▸ 元の文章

父が突然に亡くなったのは2009年。リーマンショックの影響でシステムエンジニアの仕事がなくなって、やっとの思いでたどり着けたアルバイトの初日。母から「おとうさんが亡くなった・・・」と電話で聞いた。
着信は知っていた。でも出られない。仕事の初日には教わることがある。
昼休みに外から母に電話して知りました。すこし空間が歪んだ感覚。上司に申し訳ない思いで告げて退社。
父の死は何かに似ていました。
「この感覚は何なのか?」
大げさな悲しみではない。アフリカでの大量虐殺のときに感じた怒り・虚しさ・悲しさ・やるせなさと似ていた。
父が亡くなってから夫婦仲の決してよくはなかった母は、「おとうさんはおかんさんをホントは愛していたのかも・・・」と言うことがありました。
遺族年金で不自由なく幸せに暮らしていた頃の母からのことば。そんな幸せが5年くらいあったでしょうか?
いまから7~8年まえから、母の病院の通院に付き添いました。
骨粗鬆症の整形外科、翼状片(よくじょうへん)の眼科、口腔外科の歯科。多いと週に2回付き添いました。
3年前から老人ホームに入居してからも、整形外科の付き添いをし、皮膚科の付き添いも毎月してきました。移動はタクシーから介護タクシーにかわった。母は脊椎の骨粗鬆症で車の振動が痛む。
介護タクシーの運転手さんに注文をしながら、やさしい運転で歯科や整形外科に通ったのも良き思い出です。
2年くらい前から、介護タクシーにも乗れなくなった。老人ホームの訪問医療を受けるように変わります。

▸ 取り組む課題
1. 父と母をめぐる文章で、母の通院に付き添った診療科を文中の言い方のまま全部挙げること。
2. 父と母をめぐる文章によると、父が亡くなったのは何年か。
3. 父と母をめぐる文章の続きを、最後の文のあとから書き進めてください。
資料は参照しなくてよい。

▸ データ資料

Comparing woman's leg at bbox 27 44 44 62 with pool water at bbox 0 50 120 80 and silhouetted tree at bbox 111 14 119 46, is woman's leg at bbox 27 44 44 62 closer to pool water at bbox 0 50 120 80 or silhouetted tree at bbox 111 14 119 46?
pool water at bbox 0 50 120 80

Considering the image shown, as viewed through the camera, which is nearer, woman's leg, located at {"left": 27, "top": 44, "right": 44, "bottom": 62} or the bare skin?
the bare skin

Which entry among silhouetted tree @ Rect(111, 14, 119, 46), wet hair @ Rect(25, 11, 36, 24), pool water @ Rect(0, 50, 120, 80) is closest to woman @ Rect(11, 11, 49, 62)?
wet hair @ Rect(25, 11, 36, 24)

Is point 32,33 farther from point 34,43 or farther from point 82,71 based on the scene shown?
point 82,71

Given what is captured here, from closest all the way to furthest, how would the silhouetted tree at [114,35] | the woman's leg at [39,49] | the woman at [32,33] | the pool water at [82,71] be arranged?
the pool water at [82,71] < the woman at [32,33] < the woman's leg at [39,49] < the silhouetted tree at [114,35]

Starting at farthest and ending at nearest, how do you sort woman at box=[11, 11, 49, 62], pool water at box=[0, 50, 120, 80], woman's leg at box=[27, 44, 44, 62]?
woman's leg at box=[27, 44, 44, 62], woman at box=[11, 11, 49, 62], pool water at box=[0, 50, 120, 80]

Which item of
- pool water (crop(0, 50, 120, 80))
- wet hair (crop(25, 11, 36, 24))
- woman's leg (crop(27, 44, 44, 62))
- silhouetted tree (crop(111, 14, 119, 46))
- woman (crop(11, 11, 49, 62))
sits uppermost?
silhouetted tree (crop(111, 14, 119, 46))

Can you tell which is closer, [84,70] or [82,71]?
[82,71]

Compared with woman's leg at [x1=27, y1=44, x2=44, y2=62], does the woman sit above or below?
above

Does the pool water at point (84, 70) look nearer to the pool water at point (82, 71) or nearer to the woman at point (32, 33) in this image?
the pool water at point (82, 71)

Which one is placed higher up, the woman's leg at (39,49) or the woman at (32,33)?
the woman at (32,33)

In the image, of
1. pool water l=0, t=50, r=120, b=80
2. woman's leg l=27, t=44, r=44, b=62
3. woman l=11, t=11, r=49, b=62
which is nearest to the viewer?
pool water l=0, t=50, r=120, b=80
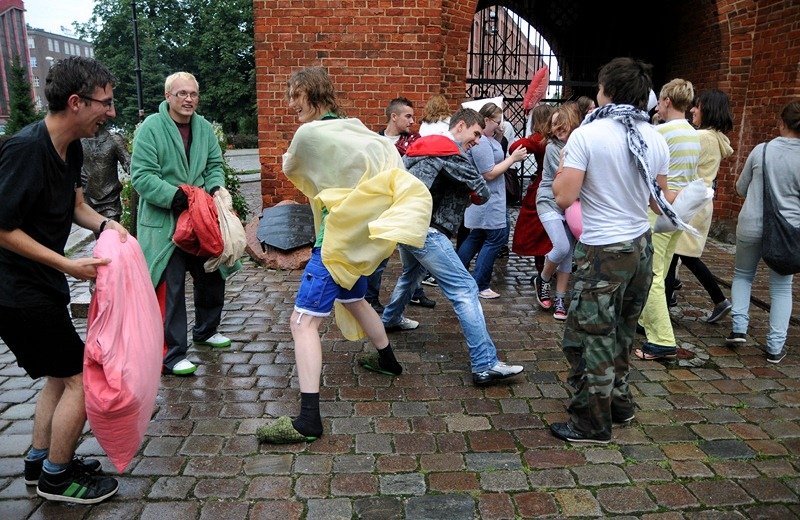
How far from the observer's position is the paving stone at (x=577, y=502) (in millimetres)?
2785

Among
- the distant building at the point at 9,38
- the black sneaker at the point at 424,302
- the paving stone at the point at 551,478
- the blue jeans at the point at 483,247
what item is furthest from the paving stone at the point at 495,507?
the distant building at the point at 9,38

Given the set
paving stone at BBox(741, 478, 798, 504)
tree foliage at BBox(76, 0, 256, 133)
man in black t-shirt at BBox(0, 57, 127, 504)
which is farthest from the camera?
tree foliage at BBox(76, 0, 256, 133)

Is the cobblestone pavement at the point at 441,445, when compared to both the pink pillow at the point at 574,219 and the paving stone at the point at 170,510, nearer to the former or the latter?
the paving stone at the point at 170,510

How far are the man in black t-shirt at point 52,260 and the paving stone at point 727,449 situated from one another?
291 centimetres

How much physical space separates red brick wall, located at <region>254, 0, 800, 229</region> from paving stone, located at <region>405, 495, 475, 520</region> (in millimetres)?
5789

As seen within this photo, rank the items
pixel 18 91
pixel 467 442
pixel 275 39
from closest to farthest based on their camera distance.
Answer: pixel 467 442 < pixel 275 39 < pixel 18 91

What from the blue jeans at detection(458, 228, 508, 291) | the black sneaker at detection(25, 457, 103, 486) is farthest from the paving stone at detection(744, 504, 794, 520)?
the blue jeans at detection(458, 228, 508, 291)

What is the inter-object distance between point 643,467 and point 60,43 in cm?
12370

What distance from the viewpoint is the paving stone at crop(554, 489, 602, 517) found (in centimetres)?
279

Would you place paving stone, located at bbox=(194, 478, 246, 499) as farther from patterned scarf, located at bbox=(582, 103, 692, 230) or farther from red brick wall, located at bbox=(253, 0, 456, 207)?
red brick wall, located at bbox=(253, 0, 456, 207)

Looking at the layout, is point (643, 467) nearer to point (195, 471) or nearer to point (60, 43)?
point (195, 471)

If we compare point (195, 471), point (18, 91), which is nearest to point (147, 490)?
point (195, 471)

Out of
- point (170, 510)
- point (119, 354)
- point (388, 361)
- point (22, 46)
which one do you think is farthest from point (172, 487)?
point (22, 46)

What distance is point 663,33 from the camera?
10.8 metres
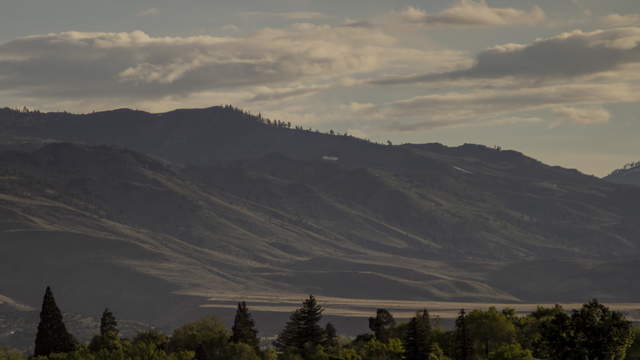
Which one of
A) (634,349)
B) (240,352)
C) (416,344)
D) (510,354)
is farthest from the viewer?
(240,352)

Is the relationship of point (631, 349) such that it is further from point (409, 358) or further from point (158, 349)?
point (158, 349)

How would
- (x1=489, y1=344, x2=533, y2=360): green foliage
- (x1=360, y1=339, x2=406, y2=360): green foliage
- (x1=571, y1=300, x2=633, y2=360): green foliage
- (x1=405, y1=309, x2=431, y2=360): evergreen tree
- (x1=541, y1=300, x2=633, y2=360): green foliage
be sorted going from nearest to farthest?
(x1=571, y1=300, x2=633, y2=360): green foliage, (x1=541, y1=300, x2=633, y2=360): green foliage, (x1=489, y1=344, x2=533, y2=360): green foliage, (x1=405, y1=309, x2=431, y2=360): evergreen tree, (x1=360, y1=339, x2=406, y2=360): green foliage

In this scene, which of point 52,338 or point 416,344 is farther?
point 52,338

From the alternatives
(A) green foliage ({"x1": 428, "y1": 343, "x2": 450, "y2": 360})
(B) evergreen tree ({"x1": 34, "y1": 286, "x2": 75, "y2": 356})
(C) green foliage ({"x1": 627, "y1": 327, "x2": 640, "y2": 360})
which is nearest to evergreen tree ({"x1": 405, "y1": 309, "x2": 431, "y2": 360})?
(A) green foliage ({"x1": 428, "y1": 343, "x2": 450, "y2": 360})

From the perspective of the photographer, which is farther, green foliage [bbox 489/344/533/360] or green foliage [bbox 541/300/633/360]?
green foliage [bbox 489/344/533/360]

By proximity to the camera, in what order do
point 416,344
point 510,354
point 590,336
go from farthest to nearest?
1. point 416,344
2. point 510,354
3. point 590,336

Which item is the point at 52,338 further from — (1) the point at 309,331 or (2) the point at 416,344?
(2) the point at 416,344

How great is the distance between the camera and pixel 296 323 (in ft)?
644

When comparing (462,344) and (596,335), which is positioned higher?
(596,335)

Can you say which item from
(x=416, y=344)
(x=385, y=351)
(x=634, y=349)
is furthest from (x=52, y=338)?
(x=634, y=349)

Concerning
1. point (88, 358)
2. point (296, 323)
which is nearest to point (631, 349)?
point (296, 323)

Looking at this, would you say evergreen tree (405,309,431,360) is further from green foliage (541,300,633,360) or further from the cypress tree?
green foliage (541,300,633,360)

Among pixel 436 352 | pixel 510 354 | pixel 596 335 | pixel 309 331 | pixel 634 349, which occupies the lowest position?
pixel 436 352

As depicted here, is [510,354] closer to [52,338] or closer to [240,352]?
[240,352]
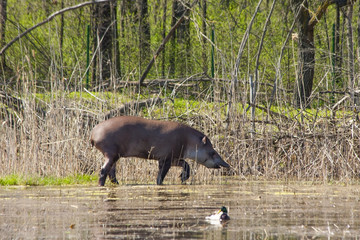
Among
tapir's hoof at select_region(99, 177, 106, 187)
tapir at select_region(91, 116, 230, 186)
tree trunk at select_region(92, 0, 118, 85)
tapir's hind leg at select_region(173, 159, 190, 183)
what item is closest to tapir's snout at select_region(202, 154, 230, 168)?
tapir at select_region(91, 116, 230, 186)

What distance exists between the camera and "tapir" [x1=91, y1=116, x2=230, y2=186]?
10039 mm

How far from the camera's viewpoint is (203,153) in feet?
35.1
* * *
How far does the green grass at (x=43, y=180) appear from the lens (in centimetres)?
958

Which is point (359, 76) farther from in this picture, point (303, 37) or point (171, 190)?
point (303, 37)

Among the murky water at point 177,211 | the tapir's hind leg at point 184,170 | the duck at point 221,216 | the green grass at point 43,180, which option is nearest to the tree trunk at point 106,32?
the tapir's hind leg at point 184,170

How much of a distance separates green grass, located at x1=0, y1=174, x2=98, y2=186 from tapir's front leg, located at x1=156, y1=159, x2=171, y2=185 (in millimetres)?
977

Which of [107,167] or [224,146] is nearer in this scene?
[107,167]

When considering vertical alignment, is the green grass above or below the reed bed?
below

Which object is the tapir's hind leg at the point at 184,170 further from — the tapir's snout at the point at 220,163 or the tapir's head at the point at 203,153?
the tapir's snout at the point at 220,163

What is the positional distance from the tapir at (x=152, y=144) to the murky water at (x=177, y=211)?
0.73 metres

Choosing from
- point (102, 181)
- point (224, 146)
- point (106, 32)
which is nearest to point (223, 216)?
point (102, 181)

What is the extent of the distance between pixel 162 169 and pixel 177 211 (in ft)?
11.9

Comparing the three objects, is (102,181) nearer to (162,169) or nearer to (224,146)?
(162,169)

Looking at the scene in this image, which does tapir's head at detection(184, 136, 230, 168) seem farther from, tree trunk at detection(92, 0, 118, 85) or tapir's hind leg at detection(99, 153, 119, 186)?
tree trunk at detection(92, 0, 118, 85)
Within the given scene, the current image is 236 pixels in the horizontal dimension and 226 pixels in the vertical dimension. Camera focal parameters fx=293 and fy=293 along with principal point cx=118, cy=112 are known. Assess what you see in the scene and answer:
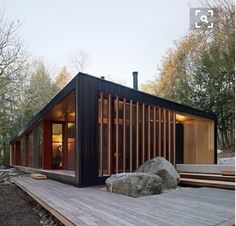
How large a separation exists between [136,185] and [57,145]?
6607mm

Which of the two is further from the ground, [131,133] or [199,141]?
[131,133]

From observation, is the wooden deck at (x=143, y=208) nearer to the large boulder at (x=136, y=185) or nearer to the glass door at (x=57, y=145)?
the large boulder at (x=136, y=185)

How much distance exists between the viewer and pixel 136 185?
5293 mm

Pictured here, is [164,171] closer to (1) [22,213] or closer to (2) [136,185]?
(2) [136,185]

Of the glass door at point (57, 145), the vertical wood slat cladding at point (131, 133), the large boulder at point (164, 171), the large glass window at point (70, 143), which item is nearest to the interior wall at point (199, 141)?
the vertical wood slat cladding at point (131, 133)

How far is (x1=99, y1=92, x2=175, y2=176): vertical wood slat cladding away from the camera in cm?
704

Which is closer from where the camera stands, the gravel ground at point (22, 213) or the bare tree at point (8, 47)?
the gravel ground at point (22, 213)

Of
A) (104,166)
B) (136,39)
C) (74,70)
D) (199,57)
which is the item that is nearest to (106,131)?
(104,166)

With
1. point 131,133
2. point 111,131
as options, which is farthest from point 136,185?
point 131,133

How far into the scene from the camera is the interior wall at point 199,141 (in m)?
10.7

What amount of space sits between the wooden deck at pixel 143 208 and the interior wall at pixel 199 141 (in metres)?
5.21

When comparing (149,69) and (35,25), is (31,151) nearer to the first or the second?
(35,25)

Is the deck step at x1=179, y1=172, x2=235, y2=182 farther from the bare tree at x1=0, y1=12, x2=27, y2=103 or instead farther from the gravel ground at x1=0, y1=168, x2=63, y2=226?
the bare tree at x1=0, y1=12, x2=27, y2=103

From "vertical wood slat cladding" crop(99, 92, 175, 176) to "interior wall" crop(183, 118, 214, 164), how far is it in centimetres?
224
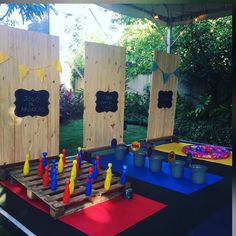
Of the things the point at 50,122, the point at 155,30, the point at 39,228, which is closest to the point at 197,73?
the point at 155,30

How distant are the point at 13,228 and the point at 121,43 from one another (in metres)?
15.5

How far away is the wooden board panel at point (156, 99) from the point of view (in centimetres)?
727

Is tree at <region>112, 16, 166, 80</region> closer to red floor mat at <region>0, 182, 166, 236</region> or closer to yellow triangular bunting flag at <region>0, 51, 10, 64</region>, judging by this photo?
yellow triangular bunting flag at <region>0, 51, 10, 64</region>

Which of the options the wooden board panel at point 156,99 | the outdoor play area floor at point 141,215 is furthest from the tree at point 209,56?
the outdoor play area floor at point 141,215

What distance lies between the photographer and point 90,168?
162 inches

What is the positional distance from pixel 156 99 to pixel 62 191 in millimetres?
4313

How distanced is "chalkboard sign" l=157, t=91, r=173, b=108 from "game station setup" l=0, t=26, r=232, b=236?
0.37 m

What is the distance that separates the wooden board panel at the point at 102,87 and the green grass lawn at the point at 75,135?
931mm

▸ 課題の解答
1. 整形外科、眼科、口腔外科の歯科、皮膚科

2. 2009年

3.
付き添いしなくてよくなった。けれど何かがしたい。
「便秘に良いからバナナと納豆とヨーグルトが欲しい・・・」という母のリクエストに応えて毎週、兄とわたくしが交互に母に買い出し老人ホームに届きました。
コロナになってからはホームのスタッフに手渡して。
その買い出しがいらなくなったと兄から聞いたのが先週の火曜日。コロナで入室できない母の居室に特別な計らいで兄が入室。介護スタッフ3人でも収まらないほど抵抗する母がいたと聞きました。
母はとうとう認知症にかかったと知りました。
最近届けた買い出しの食べ物を食べずに放置していることもわかった。介護スタッフと直接電話で話して、買い出しは不要だと納得。
今年の夏までに何度か母と面会をしています。わたくしの話を聞きしっかりと返答していた。10月、車椅子から滑り落ちた時から急に様子がかわったようです。
3月に母の携帯電話を変えました。ソレからなかなか電話にでられない母。
同じ機種のあまり変わらない携帯電話は、母にとっては大きな違いがあって使い方がよくわからない。電話の会話も極端に減った。
老人ホームではテレビ視聴くらいしかすることがない。
「本や週刊誌や新聞は?」と問うと「さいきん首が痛くて読めなくなった・・・」という母。そして先月認知症。
よくがんばったと素直に思う。
介護スタッフさんには悪いけれど、ココまでがんばったのだから、いま認知症になってもモー十分、というおもいがわたくしにはあります。 映画:ぼけますからよろしく。
フツーには、ほんとうの母、といったものを思い浮かべるような気がします。認知症になるまえのしっかりしていた母のこと。そんな思いがないわけではありません。
幼稚園に入園する前、手作りのプリンを作ってくれた母。大学受験のときに陰でお百度参りをしていたという母。
毎月車に乗せてわたくしの撮影旅行を隣で楽しんでいた母。
コーした母は、そのとき限り。
時々思い出す母との確かにあったふれあいの感触はモーありません。
母というものは最初からないのではないか?
そんなことをフトおもいます。いろいろな条件が重なって見えている、聞こえている、感じている。
母もわたくしも常に変わり続けているからです。
子供の頃のわたくしの写真のそのころの子供はいまの私ではない。あのころの確かにあった、あの母はいまはない。いや、最初っからそのときだけにあった。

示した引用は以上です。